_Supplied material_
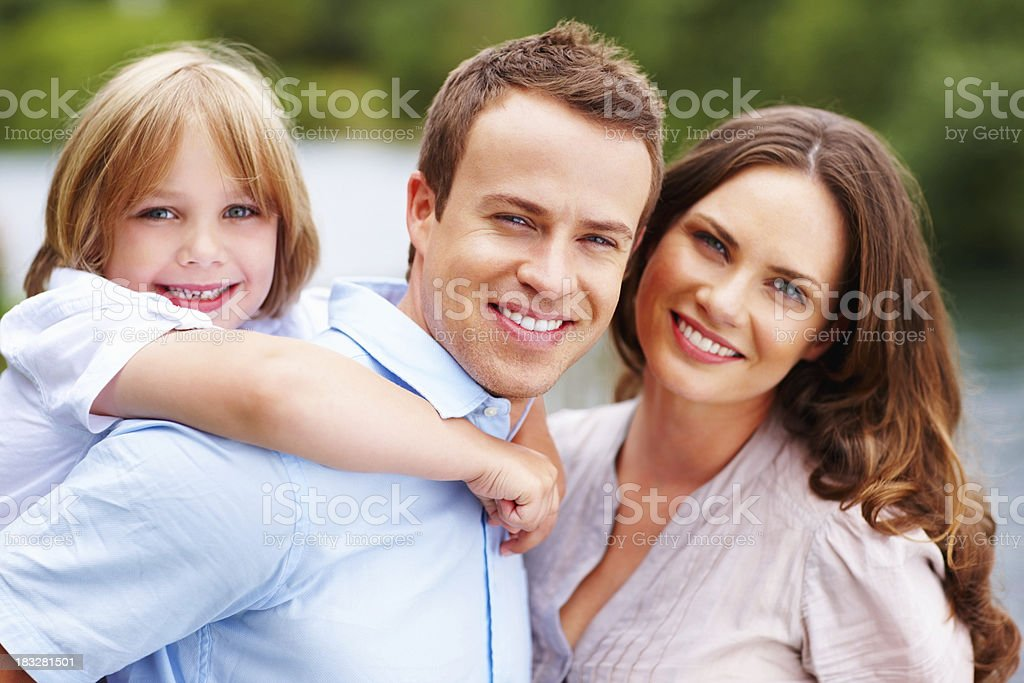 Happy couple with their son enjoying vacation royalty-free stock photo
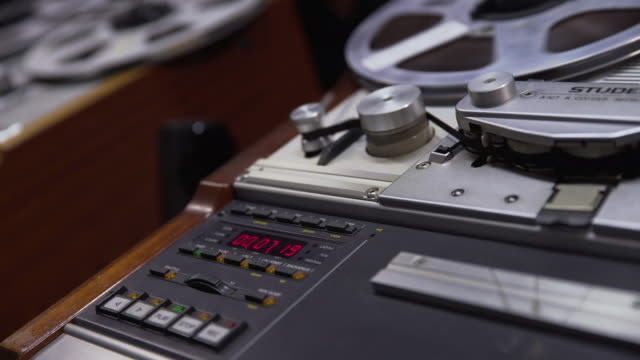 Close up shot of the digital display and controls of a 'Struder' reel to reel film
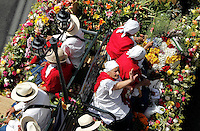 "MEDELLIN, COL AUG 07. Flower growers known as ""silleteros""  near floral arrangements  of an  flower 59th in Medellin,  Colombia, on August 7, 2016. (Photo by Fredy Builes / VIEWpress)"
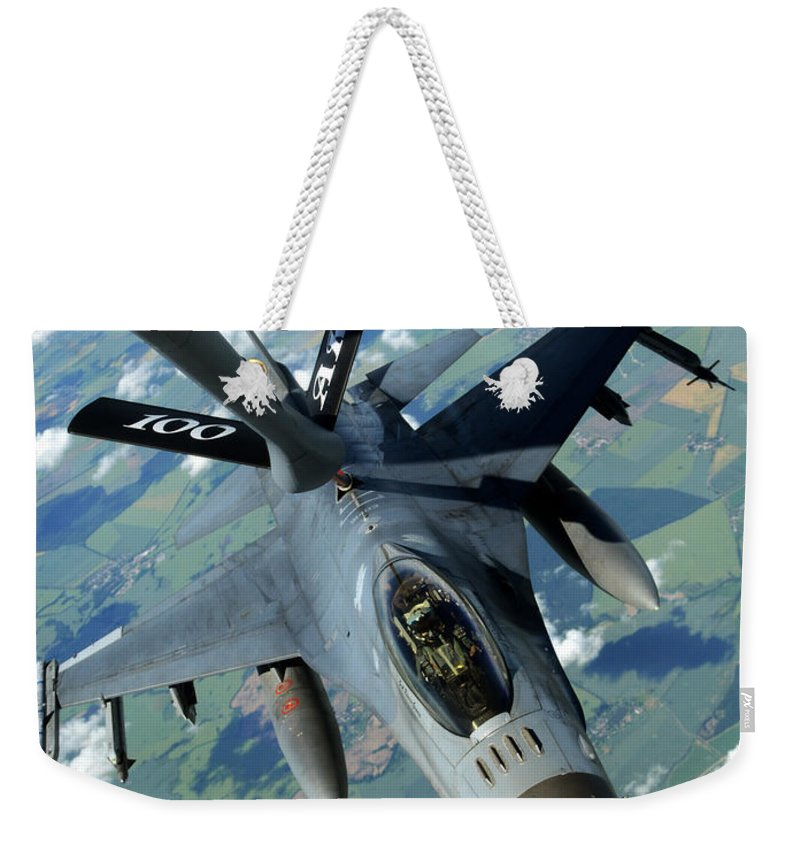 Weekender Tote Bag featuring the photograph Fill Her Up Please by Paul Fearn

_Directions for this task_
Exclude the images, then output the data above word for word.

_The completed task_
 Happy couple with their son enjoying vacation royalty-free stock photo
 Close up shot of the digital display and controls of a 'Struder' reel to reel film
 "MEDELLIN, COL AUG 07. Flower growers known as ""silleteros""  near floral arrangements  of an  flower 59th in Medellin,  Colombia, on August 7, 2016. (Photo by Fredy Builes / VIEWpress)"
 Weekender Tote Bag featuring the photograph Fill Her Up Please by Paul Fearn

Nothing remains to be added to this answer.